DONNA LEON FLÜCHTIGES BEGEHREN

Unsere Buchvorstellung in der 8. Kalenderwoche 2022

Leon, Donna:
Flüchtiges Begehren. Commissario Brunettis 30. Fall. Roman; aus dem Amerikanischen von Werner Schmitz
Zürich: Diogenes 2021; 314 S.
(ISBN: 978-3-257-07120-7)

Auf dem Steg vor dem Hospital wurden zwei junge verletzte und ohnmächtige Amerikanerinnen gefunden, die von zwei jungen Männern in einem Boot dort abgelegt wurden. Bei einer Bootstour rammte ihr Boot einen Pfahl, der sich aus dem Untergrund gelöst hatte. Doch warum sind die Männer einfach verschwunden, warum haben sie nicht den Notdienst alarmiert?

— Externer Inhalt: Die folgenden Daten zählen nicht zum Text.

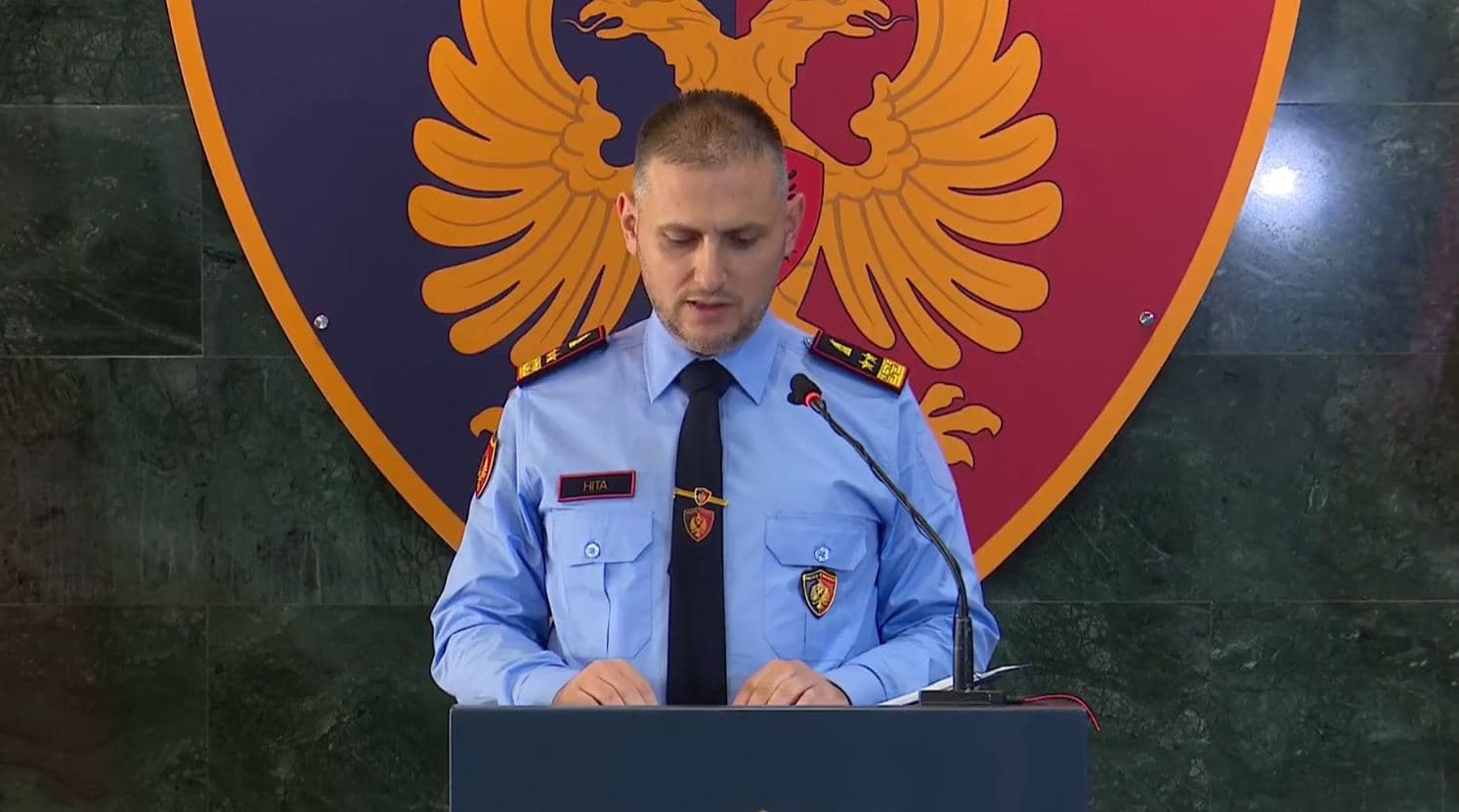 Policia ngre alarmin për sulm kibernetik ndaj bizneseve të turizmit në Shqipëri: Mbi 10 mijë llogari të dyshuara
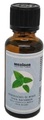 MEDiDOR Ätherisches Öl Minze (30ml)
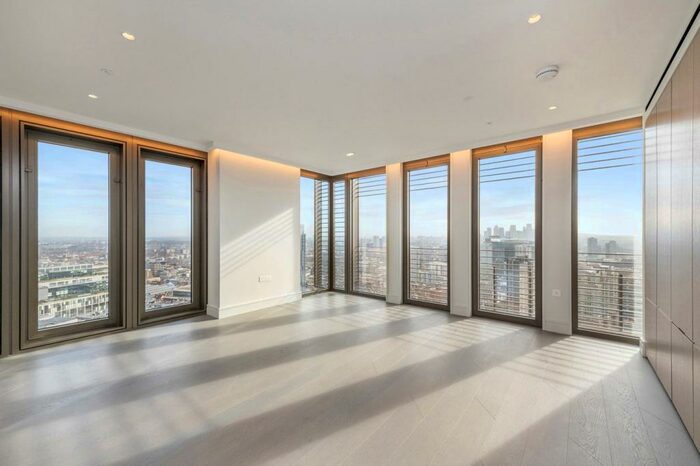 2 Bedroom Flat To Rent In Houndsditch, London, EC3A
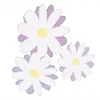 🌸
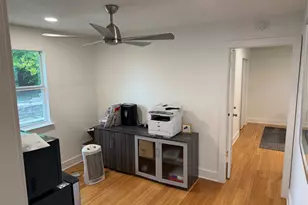 509 E First St, Prosper, TX 75078 - Photo 11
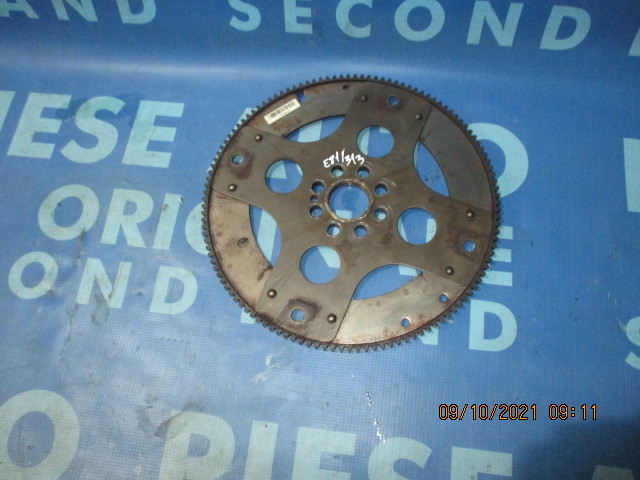 Volanta cv automata BMW E81 118d 2.0d; 7797964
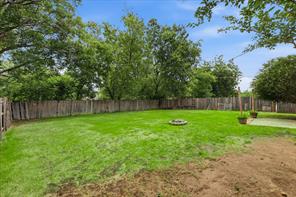 6540 Bernadine Drive - Photo 15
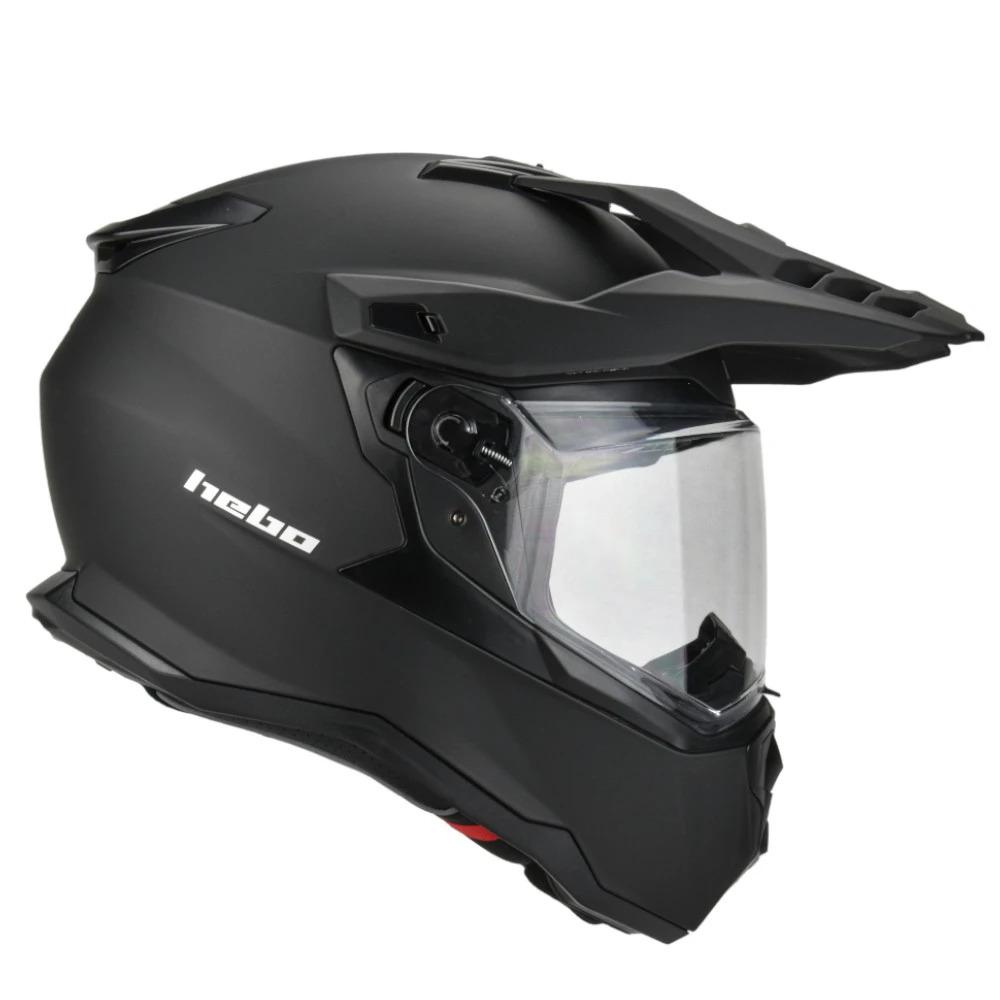 product/h/e/hebo_hc3207n_black_1.jpg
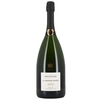 Bollinger - Champagne Brut La Grande Année 2014 Magnum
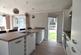 Additional image 7 of Doverdale Park Homes, Hampton Lovett, Droitwich, Worcestershire, WR9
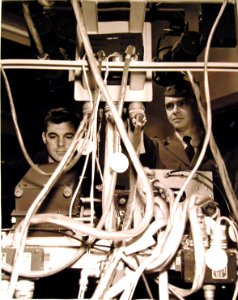 330-PS-2792 (USN 708620) (17719241228)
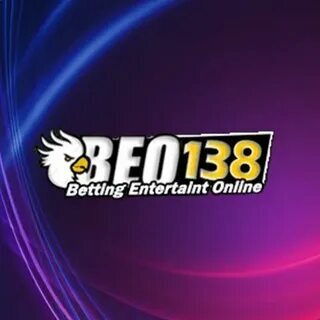 365 bet app download 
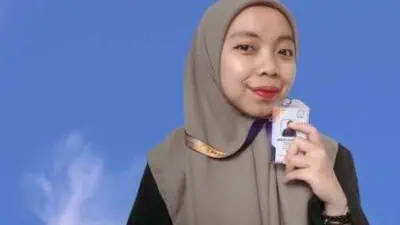 Durasi Keberlakuan Visa Bisnis Kuwait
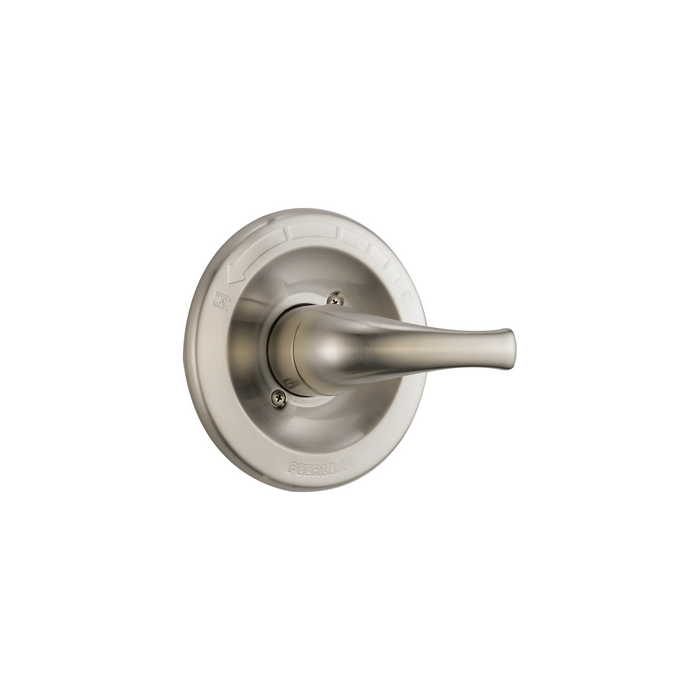 Peerless Core:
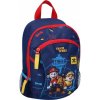 Vadobag batoh Paw Patrol Team Work 520-2141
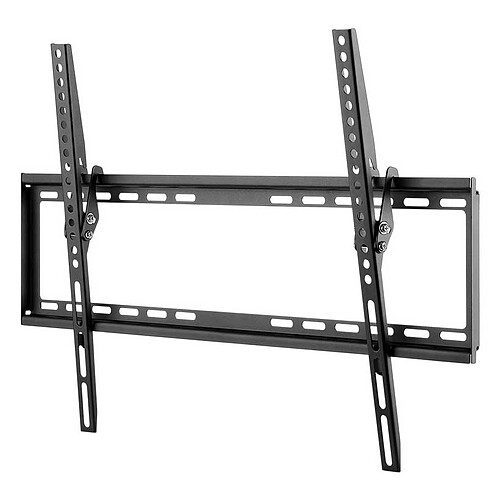 Goobay Tilt Wall Mount L pour TV de 37" à 70"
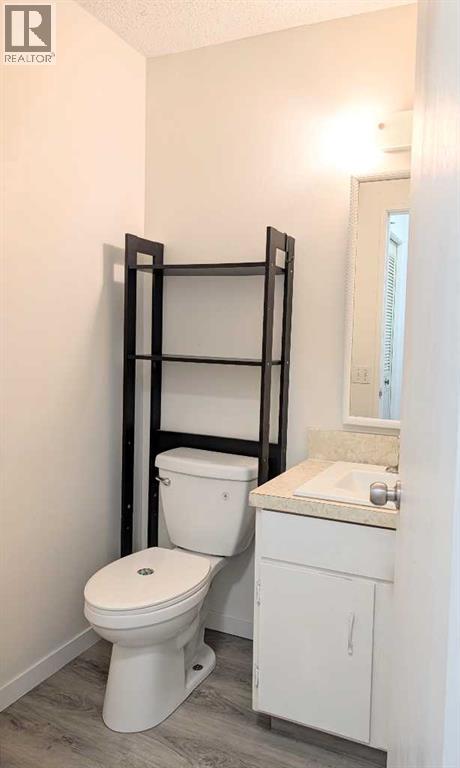 272 Abinger Crescent Ne, Calgary, Alberta  T2A 6L3 - Photo 8 - A2284543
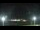 Webcam in Lehigh Acres, Florida, 55.2 km entfernt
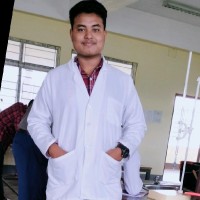 Dhiraj Deka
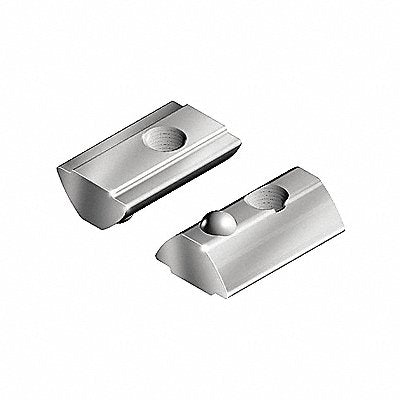 FATH INC. 96026 Roll-in T-Nut Fath 15 / 40 Series PK4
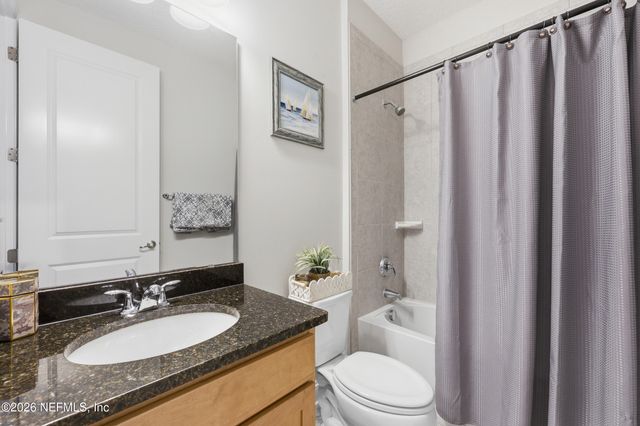 189 BONITA VISTA Drive, Ponte Vedra, FL 32081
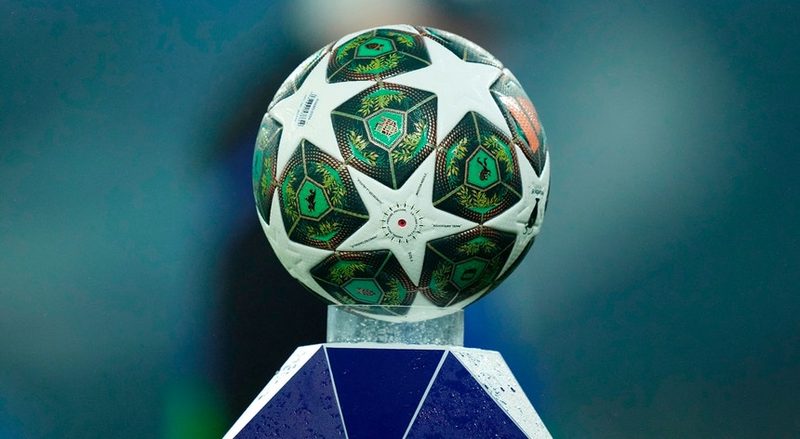 FC Porto goleia NK Bravo e avança na Youth League com 8-1 no agregado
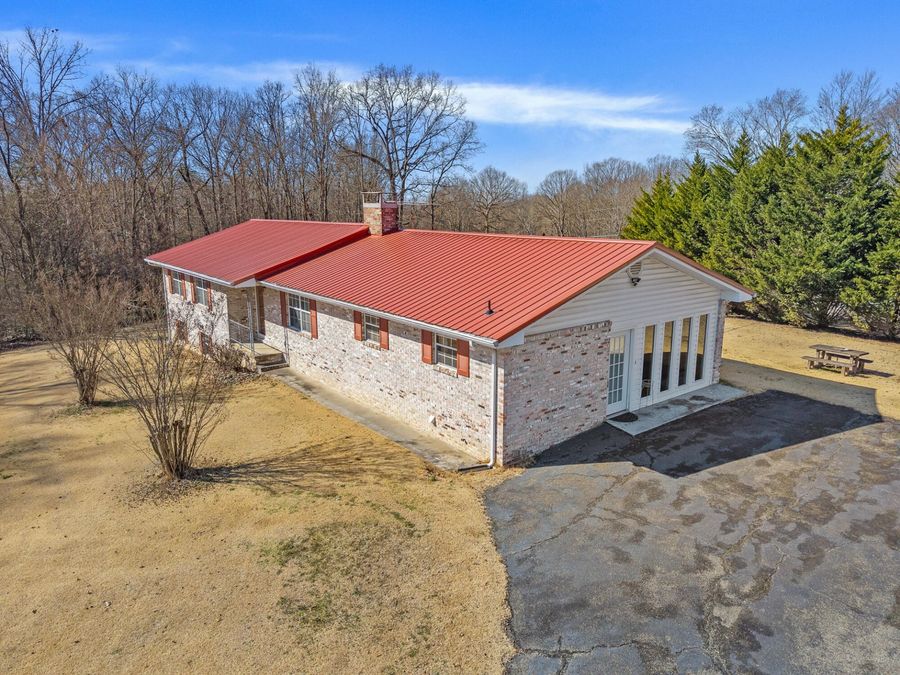 Property Image 48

Die „Täter“ sind schnell gefunden und ihre Aussagen sind glaubwürdig, doch Commissario Brunetti wittert mehr hinter der an sich trivialen Geschichte und beginnt zu ermitteln. Dabei kommt er einem üblen Menschenhandel auf die Schliche und ruht nicht eher, bevor die Schuldigen gefasst sind. - Wie immer erweist sich Donna Leon als gut informierte Einwohnerin Venedigs, die genau weiß, wie die Einwohner und ihre Behörden arbeiten und ticken. Die kleinen italienischen Schlampereien des Dolce Vita sind genau so charmant wie das Flair der alten Palazzi, der Brücken und Plätze. Die Autorin beschreibt auch die Schattenseiten des alltäglichen Lebens in einer der schönsten Städte.